Chris Taylor's election to the Wisconsin Supreme Court last Tuesday will push the court to a 5-2 liberal supermajority, a result that carries direct consequences for the Menominee Indian Tribe's pending legal fight over land rights at Legend Lake.
Taylor, a Court of Appeals judge from Dane County, defeated conservative opponent Maria Lazar, also an appeals court judge, for the seat vacated by retiring Justice Rebecca Bradley. Taylor's victory is the fourth consecutive win for Democratic-backed candidates in the state's high court elections, locking the liberal majority in through at least 2030.
The debate that preceded Tuesday's vote, held April 2 in Milwaukee and hosted by WISN, made the philosophical stakes plain. Lazar described her judicial outlook as "originalism with a touch of textualism," a framework that tends to produce narrower readings of statutory protections for tribal sovereignty. Taylor accused Lazar of bringing a right-wing agenda to the bench and pointed to a Lazar appellate ruling that the court's current liberal majority had already overturned. The two also clashed sharply over abortion rights and recusal standards.
Those competing philosophies translate into something concrete for Menominee County. The Wisconsin Supreme Court heard oral arguments on October 13 in Legend Lake Property Owners Association v. Keshena, a case asking whether the Menominee Indian Tribe waived its sovereign immunity when it purchased residential lots at Legend Lake that came with restrictive covenants, including one purporting to require any buyer to waive immunity in state court. The Menominee County Circuit Court had sided with the tribe, ruling the lawsuit violates tribal sovereignty. The property owners association appealed. A decision is still pending.

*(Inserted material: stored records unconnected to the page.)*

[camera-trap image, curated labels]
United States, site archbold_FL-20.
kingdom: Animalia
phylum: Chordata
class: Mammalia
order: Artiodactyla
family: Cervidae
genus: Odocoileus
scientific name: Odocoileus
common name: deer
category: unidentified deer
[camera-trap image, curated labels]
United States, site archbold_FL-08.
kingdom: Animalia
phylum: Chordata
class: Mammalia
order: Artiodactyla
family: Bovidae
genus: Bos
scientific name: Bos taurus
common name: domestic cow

The dispute has deep historical roots. After the federal government terminated the Menominee Tribe's recognized status in 1954, roughly 5,000 acres of tribal forest were opened to residential development, creating the Legend Lake resort community. The tribe's legal restoration through the Menominee Restoration Act in 1973 reinstated its sovereignty. The tribe argues that law preempts any covenants written after its passage and that its own constitution bars waiving immunity in state court. During October oral arguments, several justices appeared sympathetic to that position.

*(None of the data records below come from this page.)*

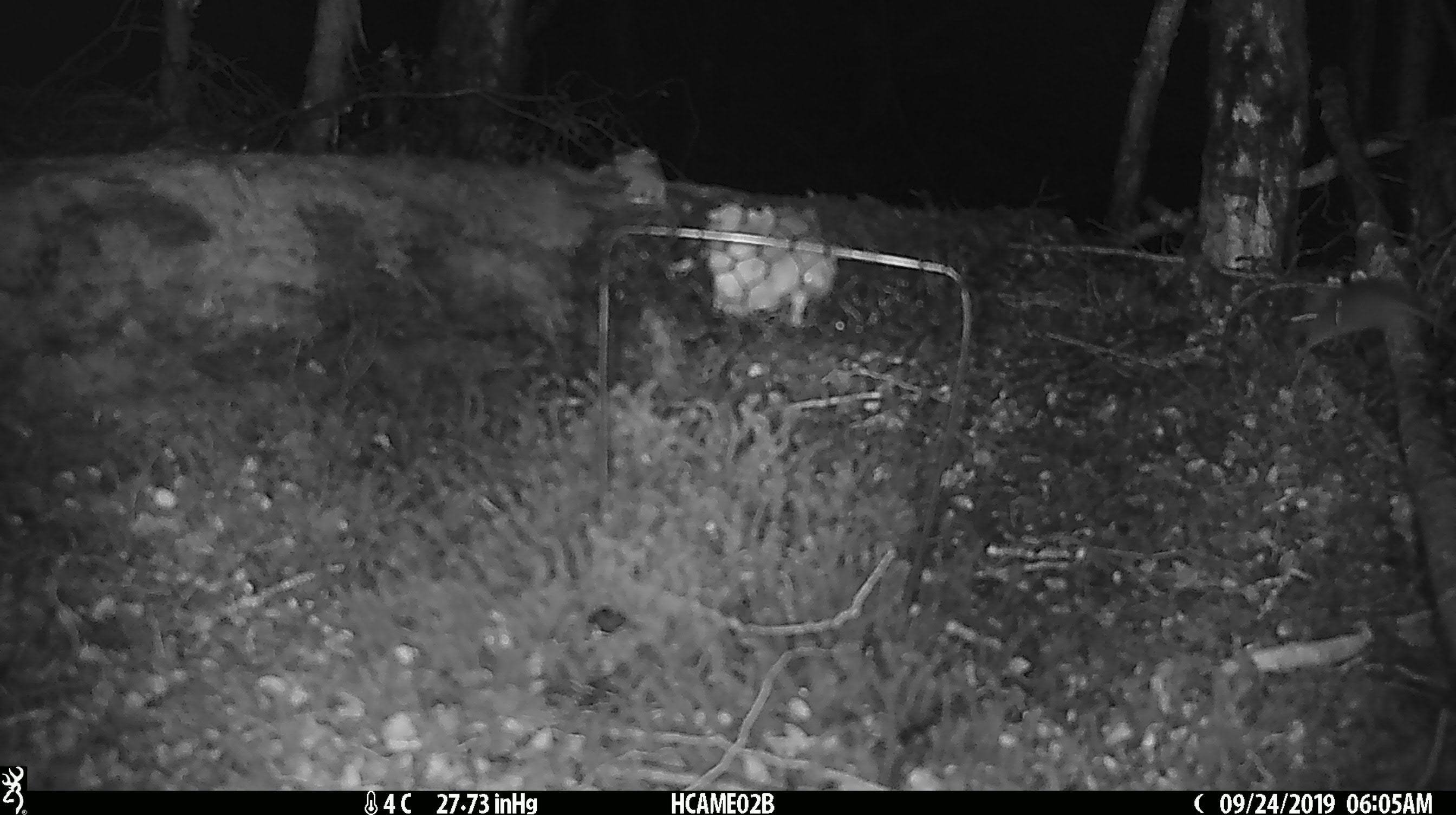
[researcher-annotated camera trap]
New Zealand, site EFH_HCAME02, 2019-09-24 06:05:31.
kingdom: Animalia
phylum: Chordata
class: Mammalia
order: Rodentia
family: Muridae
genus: Mus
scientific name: Mus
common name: mouse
Mouse (Mus).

Taylor's win reshapes what comes after. Cases involving tribal taxation authority, the scope of state law enforcement jurisdiction on the Menominee reservation, and abortion-related restrictions already working through state courts represent the next wave of litigation the newly aligned 5-2 court will face. Each question hinges on how justices read statutes, weigh federal preemption, and treat tribal sovereignty as a baseline principle. Under "originalism with a touch of textualism," those readings tend to cut narrower; under the majority now secured through at least 2030, they are likely to run broader, with the balance of state and tribal authority across the reservation hanging in the difference.